Om ervoor te zorgen dat de energietransitie alle Nederlanders bereikt is verbinding nodig tussen de doelen van de overheid, duurzame oplossingen van marktpartijen en de behoeften van bewoners. Met name op het gebied van de transitie naar klimaatneutrale wijken zijn hier de gemeenten aan zet. Ze hebben als het goed is allemaal een transitievisie warmte opgesteld en staan nu aan de lat voor de vertaling van de visies naar wijkuitvoeringsplannen.
De overschakeling van fossiele naar duurzame elektriciteit en warmte lijkt een klusje voor een Gemeentelijk Energiebedrijf, zou je zeggen. GEB’s ontstonden eind 18e, begin 19e eeuw, als openbaar bedrijf ten dienste van het algemeen belang, om de productie en distributie van (stads)gas en elektriciteit op een rechtvaardige manier te organiseren. Later speelden ze ook een rol in de overschakeling van stadsgas naar aardgas. Inmiddels hebben de gemeenten hun energiebedrijven verkocht. Nu we voor de enorme omschakeling naar een duurzame energievoorziening staan dringt de vraag zich op: Hoe krijgen we duurzame energieoplossingen weer dichtbij huis én voor iedereen betaalbaar en beschikbaar? Daarvoor is gericht samenspel van de overheid, de markt en georganiseerde bewoners noodzakelijk. Daar is een lokale of regionale aanpak onmisbaar. Via verschillende routes is het ‘ouderwetse’ nutsbedrijf aan een revival bezig.
────
→ **TE DOEN**:
1 - Citeer letterlijk uit de tekst over de energietransitie het stuk van "Om ervoor te" tot en met "visies naar wijkuitvoeringsplannen.".
2 - Wie zijn volgens de tekst over de energietransitie aan zet bij de transitie naar klimaatneutrale wijken?
3 - Vat de tekst over de energietransitie samen in twee zinnen.

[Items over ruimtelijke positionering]
────
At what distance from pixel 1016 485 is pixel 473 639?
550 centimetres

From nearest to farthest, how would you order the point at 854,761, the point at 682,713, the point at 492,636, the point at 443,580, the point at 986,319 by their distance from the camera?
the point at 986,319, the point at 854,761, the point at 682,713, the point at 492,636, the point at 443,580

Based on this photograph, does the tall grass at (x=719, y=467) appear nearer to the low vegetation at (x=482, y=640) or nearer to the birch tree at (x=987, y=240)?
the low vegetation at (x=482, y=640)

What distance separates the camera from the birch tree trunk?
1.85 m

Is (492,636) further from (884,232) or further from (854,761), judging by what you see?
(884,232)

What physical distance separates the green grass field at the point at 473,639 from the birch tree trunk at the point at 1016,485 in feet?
────
→ **ANTWOORDEN PER OPDRACHT**:
1 -
Om ervoor te zorgen dat de energietransitie alle Nederlanders bereikt is verbinding nodig tussen de doelen van de overheid, duurzame oplossingen van marktpartijen en de behoeften van bewoners. Met name op het gebied van de transitie naar klimaatneutrale wijken zijn hier de gemeenten aan zet. Ze hebben als het goed is allemaal een transitievisie warmte opgesteld en staan nu aan de lat voor de vertaling van de visies naar wijkuitvoeringsplannen.

2 - De gemeenten.

3 - Een energietransitie die alle Nederlanders bereikt vraagt om samenspel tussen overheid, marktpartijen en bewoners, en bij de overgang naar klimaatneutrale wijken zijn de gemeenten aan zet. De gemeenten hebben hun energiebedrijven verkocht, maar voor betaalbare en beschikbare duurzame energie dichtbij huis is een lokale of regionale aanpak onmisbaar, en het 'ouderwetse' nutsbedrijf maakt via verschillende routes een revival door.